Figure 7. Changes of CD69 expression in splenocyte populations after Yersinia infection.

(A) Cultured splenocytes were infected with E40-pBla (MOI 50) or mock-infected for 1 hour or (B) desferrioxamine conditioned C57BL/6 mice were left untreated or infected with 5×10⁵ E40-pBla for two days and the splenocytes were then isolated. Splenocytes were stained with anti-CD19-APC, anti-CD69-PE-Cy7 and subsequently with CCF4 and analyzed by flow cytometry. Cells were gated (as shown in Figure S3) for high green fluorescence (viable cells) and B cells (CD19⁺). Left panels show histograms for CD69 expression of non-infected cells gated for viable CD19⁺ cells (black line) or of E40-pBla infected cells gated for all viable CD19⁺ cells (total, red line), gated for green⁺ blue⁺ CD19⁺ cells (blue line) or green⁺ blue⁻ CD19⁺ cells (green line). Mean fluorescence intensities (MFI) of CD69 expression are depicted for this representative experiment. Right panels show the means and SEM of the x-fold increase of MFI of the indicated cells compared to uninfected of (A) three independent experiments or (B) two independent experiments with a total of five mice per group. Asterisks indicate significant differences, p<0.01.

Figure 8. Impact of IFN-γR and TNF-R deficiency on Yop injection.

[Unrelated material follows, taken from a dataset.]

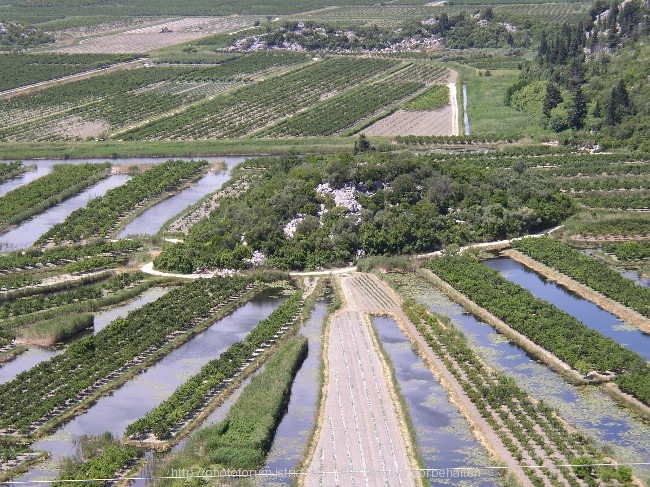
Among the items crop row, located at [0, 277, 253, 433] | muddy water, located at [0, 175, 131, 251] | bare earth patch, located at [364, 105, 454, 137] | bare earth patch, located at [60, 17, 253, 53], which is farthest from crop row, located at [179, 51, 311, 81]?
crop row, located at [0, 277, 253, 433]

IFN-γR^−/−, TNFRp55^−/− and control C57BL/6 mice were infected with E40-pBla and two days later (A) bacterial load in the spleen and (B) percentage of blue cells was determined. Each dot depicts the results for one single mouse (in total 8–22 mice were investigated). Data in (C) show the mean and SD of the distribution of cell subpopulations expressing indicated markers, in (D) the mean and SD of percentage of blue cells of each indicated subpopulation and in (E) the mean and SD of the percentage of the indicated subpopulations of blue cells. Asterisks show significant differences between all groups compared (A, B, one-way ANOVA with Bonferroni corrections, p<0.05) and differences between control mice and knockout mice (C, D, E; one-way ANOVA, with Dunnett corrections, p<0.05). F. Immunohistology of infected spleen of indicated mice. Splenic sections were stained with anti-hsp60 and counterstained with Mayer's hemalaun. White arrowheads mark lymph follicle and black arrows colonies of yersiniae. All the experiments were repeated more than four times using in total 8–22 mice. Marked regions are shown at higher magnification in lower panels.